The important thing is that at the end, all data needs to be successfully
promoted to the repaired set before gc_grace. Why is that important? Because
after gc_grace, deleted data may be compacted away on replicas. But this will
not happen in case the tombstone and corresponding data will be in different
repaired/unrepaired sets, as those will not be compacted together. Also
remember that incremental will only validate sstables in unrepaired. As a
consequence, after the next incremental repair, the data from the unrepaired
set (but not the tombstone from repaired set) will be transferred to the other
replicas, where the data already had been compacted away before.

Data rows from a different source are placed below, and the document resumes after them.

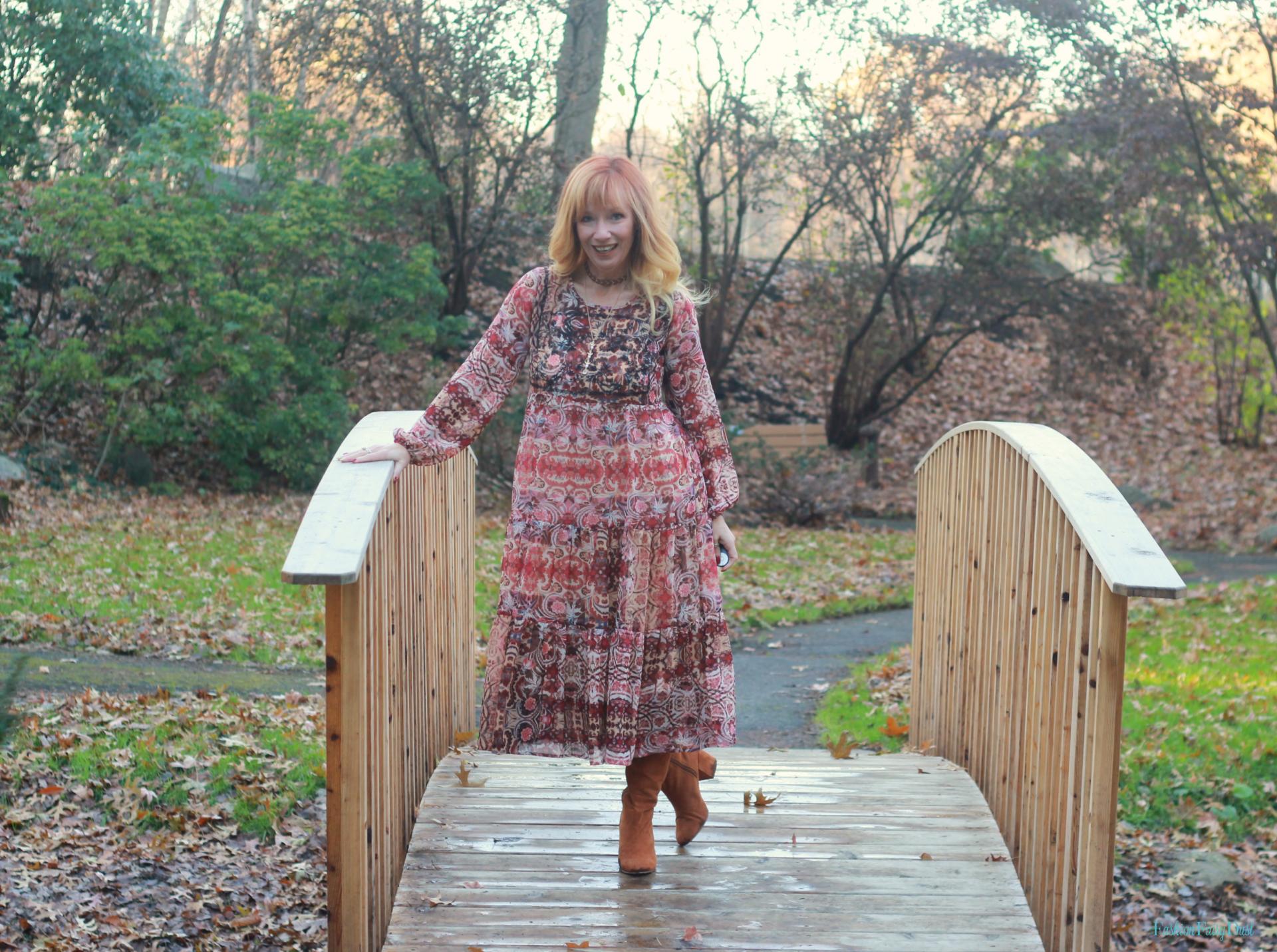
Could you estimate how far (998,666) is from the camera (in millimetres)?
3564

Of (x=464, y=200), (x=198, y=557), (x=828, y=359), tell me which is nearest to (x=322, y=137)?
(x=464, y=200)

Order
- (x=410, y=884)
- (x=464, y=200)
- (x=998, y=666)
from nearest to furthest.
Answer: (x=410, y=884) → (x=998, y=666) → (x=464, y=200)

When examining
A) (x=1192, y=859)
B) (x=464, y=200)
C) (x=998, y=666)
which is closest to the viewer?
(x=998, y=666)

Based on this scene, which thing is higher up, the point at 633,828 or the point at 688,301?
the point at 688,301

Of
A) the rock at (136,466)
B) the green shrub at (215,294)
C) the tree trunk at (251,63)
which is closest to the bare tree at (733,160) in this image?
the green shrub at (215,294)

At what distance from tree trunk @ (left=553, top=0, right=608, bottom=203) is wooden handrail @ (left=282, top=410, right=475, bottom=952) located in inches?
362

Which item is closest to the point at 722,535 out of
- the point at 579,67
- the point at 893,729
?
the point at 893,729

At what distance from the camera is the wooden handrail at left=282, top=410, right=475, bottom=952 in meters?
2.47

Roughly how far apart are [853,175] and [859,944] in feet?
35.8

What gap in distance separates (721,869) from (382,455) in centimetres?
135

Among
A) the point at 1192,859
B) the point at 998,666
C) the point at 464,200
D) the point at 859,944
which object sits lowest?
the point at 1192,859

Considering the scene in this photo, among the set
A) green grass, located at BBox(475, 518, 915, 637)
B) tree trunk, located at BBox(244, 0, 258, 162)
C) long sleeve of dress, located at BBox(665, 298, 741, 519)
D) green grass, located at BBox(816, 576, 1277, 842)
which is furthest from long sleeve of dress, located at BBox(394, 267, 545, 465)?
tree trunk, located at BBox(244, 0, 258, 162)

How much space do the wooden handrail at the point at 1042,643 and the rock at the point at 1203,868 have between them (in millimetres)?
837

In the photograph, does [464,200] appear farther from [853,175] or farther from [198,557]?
[198,557]
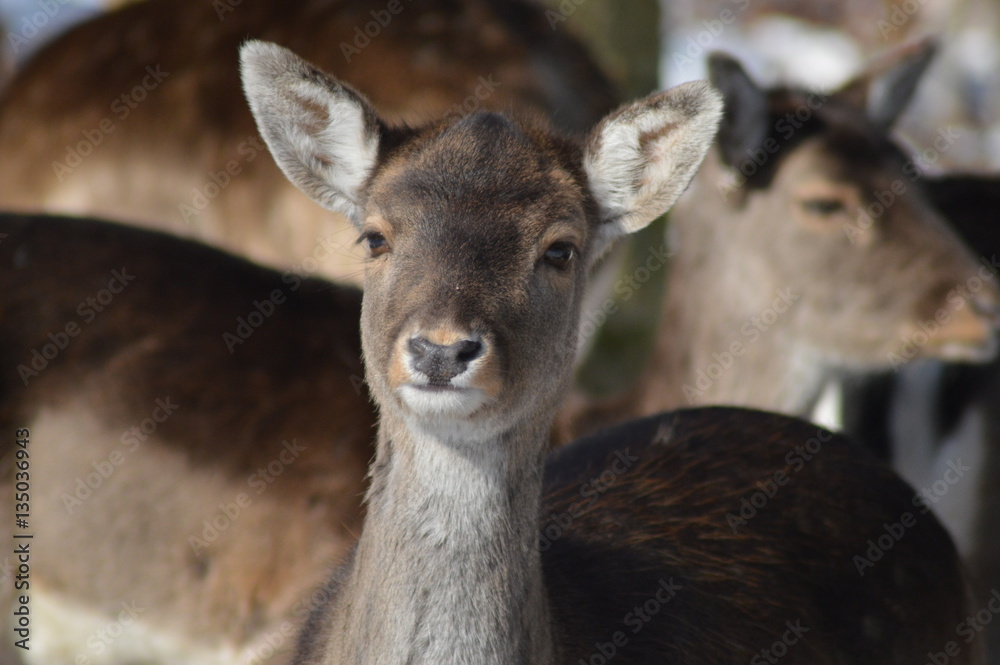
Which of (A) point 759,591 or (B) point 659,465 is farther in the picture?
(B) point 659,465

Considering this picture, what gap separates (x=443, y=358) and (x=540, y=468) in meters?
0.52

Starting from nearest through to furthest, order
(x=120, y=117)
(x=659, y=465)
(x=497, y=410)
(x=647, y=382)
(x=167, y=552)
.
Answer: (x=497, y=410) → (x=659, y=465) → (x=167, y=552) → (x=647, y=382) → (x=120, y=117)

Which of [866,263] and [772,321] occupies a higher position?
[866,263]

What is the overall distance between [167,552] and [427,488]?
1818 mm

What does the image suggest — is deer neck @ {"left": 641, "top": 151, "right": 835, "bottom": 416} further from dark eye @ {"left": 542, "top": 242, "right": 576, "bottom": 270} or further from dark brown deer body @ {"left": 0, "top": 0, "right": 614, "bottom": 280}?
dark eye @ {"left": 542, "top": 242, "right": 576, "bottom": 270}

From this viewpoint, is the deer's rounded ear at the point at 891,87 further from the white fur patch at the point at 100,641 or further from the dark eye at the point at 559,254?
the white fur patch at the point at 100,641

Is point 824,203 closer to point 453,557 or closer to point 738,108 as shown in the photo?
point 738,108

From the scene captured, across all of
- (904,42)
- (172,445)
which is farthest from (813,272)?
(904,42)

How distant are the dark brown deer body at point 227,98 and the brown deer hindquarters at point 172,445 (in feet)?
5.18

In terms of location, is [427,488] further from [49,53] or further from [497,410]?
[49,53]

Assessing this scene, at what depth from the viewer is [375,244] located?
3.30 m

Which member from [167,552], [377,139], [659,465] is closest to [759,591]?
[659,465]

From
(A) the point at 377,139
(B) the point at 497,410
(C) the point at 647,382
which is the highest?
(A) the point at 377,139

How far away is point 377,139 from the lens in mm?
3436
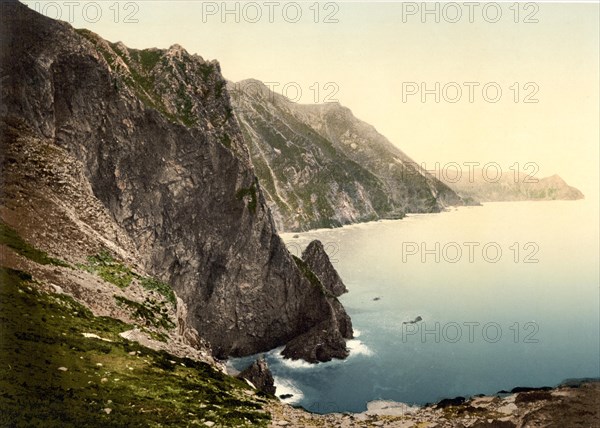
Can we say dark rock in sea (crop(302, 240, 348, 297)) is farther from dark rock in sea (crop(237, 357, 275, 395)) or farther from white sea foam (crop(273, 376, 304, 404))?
dark rock in sea (crop(237, 357, 275, 395))

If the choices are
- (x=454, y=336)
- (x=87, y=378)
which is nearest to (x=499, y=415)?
(x=87, y=378)

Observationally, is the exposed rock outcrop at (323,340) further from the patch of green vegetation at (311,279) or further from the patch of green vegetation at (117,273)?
the patch of green vegetation at (117,273)

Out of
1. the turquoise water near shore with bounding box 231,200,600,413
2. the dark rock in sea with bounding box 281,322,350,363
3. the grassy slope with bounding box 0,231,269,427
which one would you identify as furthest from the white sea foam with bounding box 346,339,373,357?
the grassy slope with bounding box 0,231,269,427

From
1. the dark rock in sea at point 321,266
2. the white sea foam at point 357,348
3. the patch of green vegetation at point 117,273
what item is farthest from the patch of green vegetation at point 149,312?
the dark rock in sea at point 321,266

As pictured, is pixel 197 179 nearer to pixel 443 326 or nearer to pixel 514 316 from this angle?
pixel 443 326

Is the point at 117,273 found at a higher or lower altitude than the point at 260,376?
higher

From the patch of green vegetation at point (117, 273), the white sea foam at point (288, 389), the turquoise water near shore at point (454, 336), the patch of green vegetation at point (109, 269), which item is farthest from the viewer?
the turquoise water near shore at point (454, 336)

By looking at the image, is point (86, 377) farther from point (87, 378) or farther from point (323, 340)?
point (323, 340)
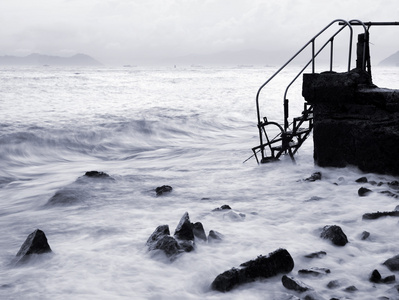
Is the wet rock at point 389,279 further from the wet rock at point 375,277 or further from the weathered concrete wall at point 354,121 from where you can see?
the weathered concrete wall at point 354,121

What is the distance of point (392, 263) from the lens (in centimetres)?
331

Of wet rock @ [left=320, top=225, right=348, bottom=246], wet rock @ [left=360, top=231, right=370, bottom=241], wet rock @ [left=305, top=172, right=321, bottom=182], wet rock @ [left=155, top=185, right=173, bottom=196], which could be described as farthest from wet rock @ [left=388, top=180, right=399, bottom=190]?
wet rock @ [left=155, top=185, right=173, bottom=196]

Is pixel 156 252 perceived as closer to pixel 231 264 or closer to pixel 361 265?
pixel 231 264

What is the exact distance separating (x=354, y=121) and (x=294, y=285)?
3622mm

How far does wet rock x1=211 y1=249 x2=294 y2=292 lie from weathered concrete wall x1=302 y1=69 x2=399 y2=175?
3.18 metres

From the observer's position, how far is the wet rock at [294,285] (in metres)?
3.01

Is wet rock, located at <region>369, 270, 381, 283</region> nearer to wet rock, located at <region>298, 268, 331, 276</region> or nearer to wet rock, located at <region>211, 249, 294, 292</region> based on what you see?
wet rock, located at <region>298, 268, 331, 276</region>

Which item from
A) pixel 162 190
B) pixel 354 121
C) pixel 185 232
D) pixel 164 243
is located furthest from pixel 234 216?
pixel 354 121

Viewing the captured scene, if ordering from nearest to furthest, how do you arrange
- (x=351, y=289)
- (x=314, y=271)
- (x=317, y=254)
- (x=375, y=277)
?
(x=351, y=289), (x=375, y=277), (x=314, y=271), (x=317, y=254)

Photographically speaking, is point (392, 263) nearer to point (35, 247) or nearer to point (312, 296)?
point (312, 296)

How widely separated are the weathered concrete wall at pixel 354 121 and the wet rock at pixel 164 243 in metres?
3.32

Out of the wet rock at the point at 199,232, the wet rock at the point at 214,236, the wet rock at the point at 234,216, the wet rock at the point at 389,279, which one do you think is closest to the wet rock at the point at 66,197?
the wet rock at the point at 234,216

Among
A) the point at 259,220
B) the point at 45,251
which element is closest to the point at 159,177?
the point at 259,220

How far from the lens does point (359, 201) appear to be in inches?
202
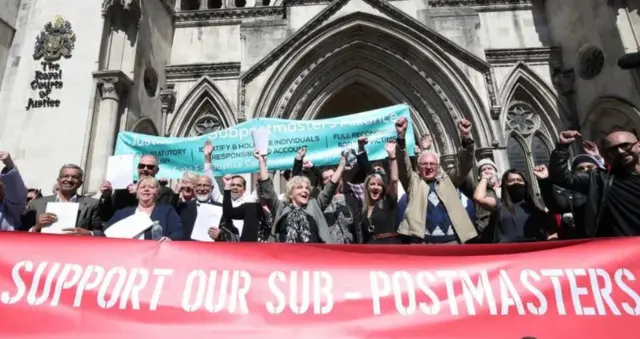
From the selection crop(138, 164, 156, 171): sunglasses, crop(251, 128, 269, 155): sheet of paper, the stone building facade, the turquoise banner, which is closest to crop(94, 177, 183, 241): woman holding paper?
crop(138, 164, 156, 171): sunglasses

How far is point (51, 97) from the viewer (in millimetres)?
10016

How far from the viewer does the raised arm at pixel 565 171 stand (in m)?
3.80

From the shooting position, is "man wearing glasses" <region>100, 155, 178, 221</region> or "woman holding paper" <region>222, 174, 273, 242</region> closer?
"woman holding paper" <region>222, 174, 273, 242</region>

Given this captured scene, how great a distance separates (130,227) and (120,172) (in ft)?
6.65

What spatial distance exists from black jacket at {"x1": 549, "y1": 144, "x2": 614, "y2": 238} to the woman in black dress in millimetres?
1452

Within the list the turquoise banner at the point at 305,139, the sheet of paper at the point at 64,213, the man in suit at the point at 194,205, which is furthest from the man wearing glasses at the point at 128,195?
the turquoise banner at the point at 305,139

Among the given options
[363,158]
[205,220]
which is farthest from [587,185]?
[205,220]

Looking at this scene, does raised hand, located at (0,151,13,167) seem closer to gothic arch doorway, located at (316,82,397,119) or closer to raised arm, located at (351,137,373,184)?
raised arm, located at (351,137,373,184)

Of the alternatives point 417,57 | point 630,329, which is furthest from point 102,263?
point 417,57

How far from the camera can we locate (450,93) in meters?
13.0

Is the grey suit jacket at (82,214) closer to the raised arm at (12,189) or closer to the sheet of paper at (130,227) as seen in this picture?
the raised arm at (12,189)

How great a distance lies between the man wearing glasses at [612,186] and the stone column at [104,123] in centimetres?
909

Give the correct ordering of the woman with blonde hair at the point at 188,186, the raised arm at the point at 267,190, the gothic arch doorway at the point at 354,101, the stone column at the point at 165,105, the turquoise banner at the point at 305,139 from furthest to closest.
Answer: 1. the gothic arch doorway at the point at 354,101
2. the stone column at the point at 165,105
3. the turquoise banner at the point at 305,139
4. the woman with blonde hair at the point at 188,186
5. the raised arm at the point at 267,190

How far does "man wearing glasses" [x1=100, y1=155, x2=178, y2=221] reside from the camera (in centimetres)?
494
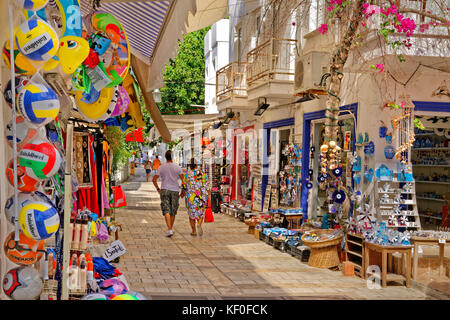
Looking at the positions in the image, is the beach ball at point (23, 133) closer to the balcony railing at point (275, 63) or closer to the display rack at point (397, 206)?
the display rack at point (397, 206)

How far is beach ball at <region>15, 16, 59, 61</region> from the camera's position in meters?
2.70

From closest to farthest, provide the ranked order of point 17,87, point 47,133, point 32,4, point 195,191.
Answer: point 32,4 < point 17,87 < point 47,133 < point 195,191

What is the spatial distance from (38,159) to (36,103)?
0.34m

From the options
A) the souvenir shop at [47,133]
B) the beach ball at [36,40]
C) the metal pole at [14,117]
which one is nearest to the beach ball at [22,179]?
the souvenir shop at [47,133]

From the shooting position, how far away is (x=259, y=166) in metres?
16.4

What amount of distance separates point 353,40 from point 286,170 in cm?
640

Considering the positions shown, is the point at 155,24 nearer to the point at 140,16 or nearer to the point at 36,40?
the point at 140,16

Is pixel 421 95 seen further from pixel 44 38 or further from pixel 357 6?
pixel 44 38

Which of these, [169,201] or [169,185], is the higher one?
[169,185]

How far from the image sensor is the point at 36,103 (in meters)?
2.73

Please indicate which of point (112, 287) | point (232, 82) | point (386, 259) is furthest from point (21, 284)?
point (232, 82)

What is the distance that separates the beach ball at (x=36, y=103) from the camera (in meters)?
2.73

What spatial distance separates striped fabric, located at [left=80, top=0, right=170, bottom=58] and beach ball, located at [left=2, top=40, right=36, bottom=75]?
2.16 m

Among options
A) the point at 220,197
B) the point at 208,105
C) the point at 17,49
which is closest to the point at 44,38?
the point at 17,49
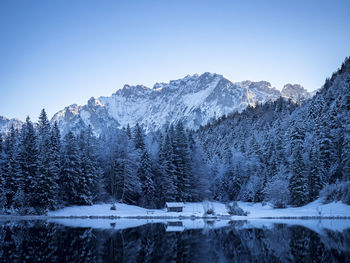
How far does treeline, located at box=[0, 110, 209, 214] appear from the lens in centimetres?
4581

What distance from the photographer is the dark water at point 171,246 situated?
19625 millimetres

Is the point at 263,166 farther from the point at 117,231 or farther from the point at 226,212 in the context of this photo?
the point at 117,231

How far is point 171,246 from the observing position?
23891 millimetres

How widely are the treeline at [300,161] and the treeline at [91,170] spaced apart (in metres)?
14.9

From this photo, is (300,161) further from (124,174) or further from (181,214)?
(124,174)

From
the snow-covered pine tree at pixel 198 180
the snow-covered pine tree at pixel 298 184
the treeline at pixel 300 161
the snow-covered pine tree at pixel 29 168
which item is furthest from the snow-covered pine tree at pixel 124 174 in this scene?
the snow-covered pine tree at pixel 298 184

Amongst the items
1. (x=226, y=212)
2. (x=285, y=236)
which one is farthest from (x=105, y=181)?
(x=285, y=236)

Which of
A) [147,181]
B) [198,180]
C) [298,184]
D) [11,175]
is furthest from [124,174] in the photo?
[298,184]

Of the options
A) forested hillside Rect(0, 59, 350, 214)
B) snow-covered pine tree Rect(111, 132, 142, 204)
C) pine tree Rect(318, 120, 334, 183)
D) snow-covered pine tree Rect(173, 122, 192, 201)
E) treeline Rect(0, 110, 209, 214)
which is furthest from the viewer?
snow-covered pine tree Rect(173, 122, 192, 201)

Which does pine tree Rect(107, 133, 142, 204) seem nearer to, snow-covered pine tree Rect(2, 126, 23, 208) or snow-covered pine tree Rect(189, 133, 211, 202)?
snow-covered pine tree Rect(189, 133, 211, 202)

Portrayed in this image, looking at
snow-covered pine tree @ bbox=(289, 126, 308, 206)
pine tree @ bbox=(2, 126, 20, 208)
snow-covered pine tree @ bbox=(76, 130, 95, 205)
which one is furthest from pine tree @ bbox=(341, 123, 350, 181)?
pine tree @ bbox=(2, 126, 20, 208)

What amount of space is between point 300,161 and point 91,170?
109 ft

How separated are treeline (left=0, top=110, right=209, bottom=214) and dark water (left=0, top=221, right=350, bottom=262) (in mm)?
16266

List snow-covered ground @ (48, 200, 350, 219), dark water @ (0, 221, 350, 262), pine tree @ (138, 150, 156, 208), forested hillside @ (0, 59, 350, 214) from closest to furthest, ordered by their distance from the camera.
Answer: dark water @ (0, 221, 350, 262)
snow-covered ground @ (48, 200, 350, 219)
forested hillside @ (0, 59, 350, 214)
pine tree @ (138, 150, 156, 208)
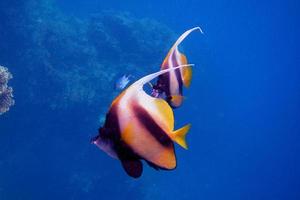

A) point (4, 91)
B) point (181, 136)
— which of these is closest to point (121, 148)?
point (181, 136)

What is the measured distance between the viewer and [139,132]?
1221mm

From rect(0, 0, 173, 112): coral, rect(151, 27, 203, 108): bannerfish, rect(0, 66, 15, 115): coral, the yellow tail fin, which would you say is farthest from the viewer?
rect(0, 0, 173, 112): coral

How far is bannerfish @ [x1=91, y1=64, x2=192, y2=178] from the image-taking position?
121 cm

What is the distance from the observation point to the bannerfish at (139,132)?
3.97 feet

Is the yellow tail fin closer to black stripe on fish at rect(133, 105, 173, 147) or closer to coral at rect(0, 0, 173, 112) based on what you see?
black stripe on fish at rect(133, 105, 173, 147)

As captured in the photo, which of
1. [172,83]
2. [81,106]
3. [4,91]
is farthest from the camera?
[81,106]

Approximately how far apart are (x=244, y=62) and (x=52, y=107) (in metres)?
88.3

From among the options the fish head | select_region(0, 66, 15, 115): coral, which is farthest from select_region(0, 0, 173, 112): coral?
the fish head

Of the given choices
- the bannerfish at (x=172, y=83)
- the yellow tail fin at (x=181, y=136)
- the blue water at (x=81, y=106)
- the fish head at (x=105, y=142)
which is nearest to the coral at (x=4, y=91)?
the bannerfish at (x=172, y=83)

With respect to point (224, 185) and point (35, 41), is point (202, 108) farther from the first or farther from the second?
point (35, 41)

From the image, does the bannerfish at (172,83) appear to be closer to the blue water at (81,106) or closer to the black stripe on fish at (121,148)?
the black stripe on fish at (121,148)

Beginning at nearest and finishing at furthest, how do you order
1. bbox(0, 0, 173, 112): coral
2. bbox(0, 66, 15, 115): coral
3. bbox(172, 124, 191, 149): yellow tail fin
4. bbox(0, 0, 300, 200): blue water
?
bbox(172, 124, 191, 149): yellow tail fin < bbox(0, 66, 15, 115): coral < bbox(0, 0, 300, 200): blue water < bbox(0, 0, 173, 112): coral

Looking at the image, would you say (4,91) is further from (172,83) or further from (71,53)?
(71,53)

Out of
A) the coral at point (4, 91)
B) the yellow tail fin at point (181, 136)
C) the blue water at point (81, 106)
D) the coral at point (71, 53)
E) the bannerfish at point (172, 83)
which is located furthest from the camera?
the coral at point (71, 53)
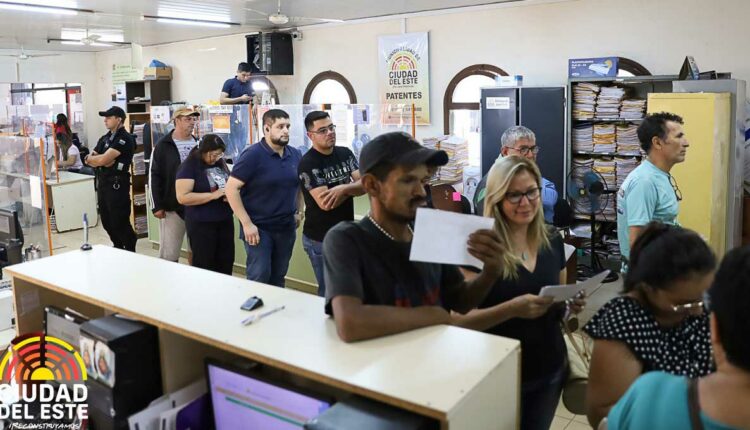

So how would this situation change if we'd not run anti-compaction (promote to
repaired) after full repairs at all? In this case we'd just let the unrepaired
set grow, which should not be a problem on its own. But the operator would be
responsible to schedule incremental repairs often enough to make sure the
promotion process is happening before gc_grace, to avoid the potential data
inconsistency issues describe above. The only other way to avoid these would be
not to run incremental repairs at all anymore, which would be fine, too. So
yes, I guess we could agree in this ticket under which situations it would be
acceptable to run full repairs with a --skip-anticompaction flag, but I'd also
like to hear how to communicate the correct scheduling to users, without just
handing them a loaded gun. Because currently you can't do wrong by mixing full
and incremental (as far as I can tell) and we can get away by telling people to
run any kind of repair at least once before gc_grace, e.g. weekly incremental
with every n-th as a full repair.
Exclusively running full repairs, even with included anti-compaction at the
end, is btw not as broken as you may thing. In that situation you simply don't
care about the unrepaired set. The anti-compaction at the end of the repair is
a waste, yes, but it's not so bad (performance wise), as we only have to
anti-compact new unrepaired data since the last repair. Not being able to
perform parallel -pr repairs is an unfortunate side-effect of this, but I'd
still prefer to recommend avoid using -pr in parallel and fall back to range
based repairs if the cluster size doesn't allow this. Doing subrange repairs
would actually cause the same problems as -pr, but with CASSANDRA-10422 it was
decided to skip them, so all the caveats described above will apply there,
although I'd not expect users doing subrange repairs mixed with incremental
repairs.
> Allow to run full repairs in 3.0 without additional cost of anti-compaction
> ---------------------------------------------------------------------------
>
> Key: CASSANDRA-13885
> URL: https://issues.apache.org/jira/browse/CASSANDRA-13885
> Project: Cassandra
> Issue Type: Bug
> Reporter: Thomas Steinmaurer
>
> This ticket is basically the result of the discussion in Cassandra user list:
> https://www.mail-archive.com/[email protected]/msg53562.html
> I was asked to open a ticket by Paulo Motta to think about back-porting
> running full repairs without the additional cost of anti-compaction.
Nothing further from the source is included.